The dead will rise,

By Alex V. Cook | Also by this reporter

Tuesday, May 30, 2006

Houma-based punk-blues-soul duo Deadboy and the Elephantmen has gained slots at Bonaroo, Coachella and the Austin City Limits Festival. Their second album We Are Night Sky received four stars from Rolling Stone, and Henry Rollins booked them on his IFC show alongside heavyweights such as Sleater-Kinney and The Pixies.

Still, singer songwriter Dax Riggs is rather down-to-earth about his band. “It’s a mix between soulful trash rock and apocalyptic folk. You know, the classics,” he laughed as he prepared his makeup before their latest show at SoGo Live.

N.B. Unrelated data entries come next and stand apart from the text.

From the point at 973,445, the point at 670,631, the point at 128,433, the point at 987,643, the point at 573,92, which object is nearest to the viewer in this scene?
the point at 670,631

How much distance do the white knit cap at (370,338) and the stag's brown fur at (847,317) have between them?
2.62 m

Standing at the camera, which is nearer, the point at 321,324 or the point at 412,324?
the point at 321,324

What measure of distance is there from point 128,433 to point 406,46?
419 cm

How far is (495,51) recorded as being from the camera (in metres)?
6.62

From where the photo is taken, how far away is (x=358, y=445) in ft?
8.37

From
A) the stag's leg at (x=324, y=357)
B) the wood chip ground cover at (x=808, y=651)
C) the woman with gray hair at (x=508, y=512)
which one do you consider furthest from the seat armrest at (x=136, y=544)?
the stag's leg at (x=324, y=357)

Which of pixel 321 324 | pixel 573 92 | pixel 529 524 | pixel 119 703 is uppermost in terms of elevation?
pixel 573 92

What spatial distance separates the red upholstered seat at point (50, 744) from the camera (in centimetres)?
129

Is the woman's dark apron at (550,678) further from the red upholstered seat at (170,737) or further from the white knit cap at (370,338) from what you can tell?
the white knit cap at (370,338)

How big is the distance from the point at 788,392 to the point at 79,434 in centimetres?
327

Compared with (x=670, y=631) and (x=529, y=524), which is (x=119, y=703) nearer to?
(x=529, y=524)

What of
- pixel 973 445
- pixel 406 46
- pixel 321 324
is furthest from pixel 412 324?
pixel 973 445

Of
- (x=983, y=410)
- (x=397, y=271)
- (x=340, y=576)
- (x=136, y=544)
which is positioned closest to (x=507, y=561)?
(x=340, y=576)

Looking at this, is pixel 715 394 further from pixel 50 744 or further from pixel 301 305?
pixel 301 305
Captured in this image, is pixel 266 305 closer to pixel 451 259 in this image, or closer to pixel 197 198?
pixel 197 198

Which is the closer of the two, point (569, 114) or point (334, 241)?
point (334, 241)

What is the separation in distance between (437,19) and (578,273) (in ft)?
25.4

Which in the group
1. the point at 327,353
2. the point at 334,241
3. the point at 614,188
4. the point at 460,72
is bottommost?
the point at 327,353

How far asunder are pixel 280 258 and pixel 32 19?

Tessie Brunet (left) and Dax Riggs of Deadboy and the Elephantmen.

Tessie Brunet (left) and Dax Riggs of Deadboy and the Elephantmen.

His backstory has garnered a lot of press: A high school drop-out from Houma forms underground death metal band Acid Bath, which goes on to sell 100,000 copies of its two albums worldwide. The album covers boast art by such notorious figures as serial killer John Wayne Gacy and suicide doctor Jack Kevorkian; but the death of bassist Audie Pitre led to the band’s dissolution.

“I had an image in my mind to cover the songs I write, I wanted to give it a body,” he says of the Deadboy project, which takes the catharsis and depth of the Acid Bath recordings and recasts it in a singer songwriter context.

Also it frees up Riggs to really sing, no longer shackled by the metal growl. Live, he exhibits a range and timbre not unlike Neil Diamond, a mix of silky arpeggios, dead on melodies and roughhewn vocal power. When asked if that comparison bothered him, he exclaimed, “Hell no, I love Neil Diamond. He’s one of my favorite vocalists ever.”

Overall, Riggs seems delighted with how the band is evolving. “It’s just a good feeling when you work with people you like, and those people love your music.”

Deadboy and the Elephantmen’s We Are Night Sky is available on Fat Possum Records.